## Text provided
========

In a network that may contain thousands or millions of services, discovery must be efficient and reliable.
The protocol aggregates information about services across hubs and organizes it into searchable indexes.
Participants can query these indexes using filters such as:
- capability type
- performance metrics
- price range
- policy compatibility
- geographic location
- reputation score
Discovery may be performed by humans using developer tools or by agents executing automated searches.
The protocol returns a list of candidate services that satisfy the query conditions.
These candidates become the starting point for the routing process.
Routing Protocol
Once candidate services are identified, the routing protocol determines which provider should execute the job.
Routing decisions consider multiple factors.
Performance Signals
Historical performance metrics help determine which services are most reliable.
These signals include:
- success rate
- latency
- error frequency
- throughput capacity
Cost Efficiency
Routing systems evaluate price models to determine which providers offer the best value for a given task.
Policy Compatibility
Requests must satisfy policy requirements defined by both buyers and providers.
Routing systems ensure that services selected for execution comply with these constraints.
Geographic Considerations
Routing algorithms may prefer providers located near the user or data source in order to reduce latency and network costs.
Exploration vs Exploitation
Routing systems balance the use of established providers with exploration of new services that may offer improved performance.
Through these mechanisms, routing ensures that tasks flow toward the most appropriate capabilities in the ecosystem.
Contracting Protocol
Once a provider is selected, the contracting protocol establishes the terms under which the job will execute.
Contracts are machine-readable agreements that define:
- the scope of the task
- pricing conditions
- service-level guarantees
- policy constraints
- payment terms
- dispute resolution rules
Because contracts are encoded within the protocol, they can be enforced automatically.
For example, if a contract specifies a maximum response latency, the protocol can monitor the service’s performance during execution and verify compliance.
If the service violates the contract terms, the protocol can apply remedies such as refunds or penalties.
This automated contracting system allows participants who may never meet directly to transact with confidence.
Execution Layer
The execution layer coordinates how jobs run across distributed infrastructure.
Once a contract is established, the protocol instructs the selected service provider to execute the task.
Execution may occur on infrastructure such as:
- cloud servers
- dedicated compute clusters
- edge devices
- personal computers
- embedded systems
Jobs may involve single services or multi-step workflows composed of several services.
In complex workflows, outputs from one service become inputs for the next step.
The execution layer manages this process, ensuring that each component service runs in the correct sequence and receives the required inputs.
Because services may be distributed across different nodes, the execution layer must coordinate communication between participants while preserving security and policy compliance.
Metering Protocol
Accurate measurement of resource usage is essential for maintaining trust within the Hubless market economy.
The metering protocol records usage at each step of a job’s execution.
Metrics may include:
- number of API calls
- tokens processed
- compute time
- GPU usage
- memory consumption
- workflow steps executed
Each step generates a signed receipt that records:
- the service involved
- the resources consumed
- the time required for execution
These receipts create an auditable record of the job’s execution.
Both buyers and providers can inspect these records to verify that services behaved as expected.

========

## Data segment
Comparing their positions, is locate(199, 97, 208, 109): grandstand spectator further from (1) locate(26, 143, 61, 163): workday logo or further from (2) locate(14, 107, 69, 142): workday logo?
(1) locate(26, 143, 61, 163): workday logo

========

## Tasks to perform
[1] In the protocol description, rewrite the passage starting at "Once a contract" and ending at "and policy compliance.", replacing "workflows" with "pipelines".
[2] According to the protocol description, what does each signed receipt record?
[3] Pick up the protocol description after its last sentence and continue writing it.
The data is not needed here.

## Written responses
[1]
Once a contract is established, the protocol instructs the selected service provider to execute the task.
Execution may occur on infrastructure such as:
- cloud servers
- dedicated compute clusters
- edge devices
- personal computers
- embedded systems
Jobs may involve single services or multi-step pipelines composed of several services.
In complex pipelines, outputs from one service become inputs for the next step.
The execution layer manages this process, ensuring that each component service runs in the correct sequence and receives the required inputs.
Because services may be distributed across different nodes, the execution layer must coordinate communication between participants while preserving security and policy compliance.

[2] Each receipt records the service involved, the resources consumed, and the time required for execution.

[3]
Metering also ensures that pricing models are applied consistently and transparently.
Settlement Protocol
Once execution is complete and usage has been measured, the settlement protocol distributes payments.
For simple jobs involving a single service, payment may occur immediately after completion.
For complex workflows involving multiple services, settlement distributes revenue among providers according to their contribution.
For example:
User request
↓
Workflow executes across three services
↓
Metering records resource usage
↓
Settlement protocol splits payment among providers
This automated payment system eliminates the need for manual invoicing or centralized billing infrastructure.
Participants receive compensation directly through the protocol according to the terms defined in the contract.
Reputation Layer
The reputation layer collects performance data from executed jobs and converts it into signals that help participants evaluate services.
Metrics tracked within the reputation system may include:
- reliability
- latency performance
- accuracy outcomes
- SLA compliance
- historical usage patterns
These signals influence discovery and routing decisions.
Services that consistently perform well gain higher reputation scores, making them more likely to be selected for future tasks.
Conversely, services that perform poorly may see reduced demand.
Reputation therefore acts as a feedback mechanism that improves the quality of the ecosystem over time.
Policy and Safety Layer
The policy layer ensures that services operate within defined safety, compliance, and governance constraints.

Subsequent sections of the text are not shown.